Le pronunce Sez. 6, n. 17691 del 14/04/2016, COGNOME, e Sez. 1, n. 27723 del 02/05/2023, COGNOME, .evidenziano la sussistenza di un potenziale contrasto tra le Sezioni semplici, in merito all’interpretazione dell’art. 30 della legge n 646/1982, dal momento che l’applicazione del principio posto a base di queste decisioni, incidente sulla questione dell’offensività della condotta, condurrebbe
all’esclusione del reato anche nel caso di un’acquisizione patrimoniale derivante da successione ereditaria, diversamente da quanto ritenuto nelle pur rare pronunce aventi analogo oggetto, e diversamente da quanto ritenuto, più genericamente, dall’orientamento maggioritario che, senza scendere nel merito, ritiene sussistente il reato nel caso di omessa comunicazione di qualunque variazione patrimoniale, indipendentemente dalla sua ragione giuridica.

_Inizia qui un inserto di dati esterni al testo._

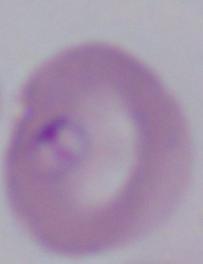
Micrograph. 1000x magnification. A Babesia parasite is seen.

Appare, pertanto, opportuna la rimessione della trattazione alle Sezioni Unite di questa Corte, con formulazione del seguente quesito:
– se l’obbligo di comunicazione delle variazioni patrimoniali previsto dall’art. 30 della legge n. 646 del 13/09/1982 possa ritenersi configurabile, con rilevanza penale della sua violazione, nell’ipotesi di una acquisizione proveniente da successione ereditaria.
P.Q.M.
Rimette il ricorso alle Sezioni Unite.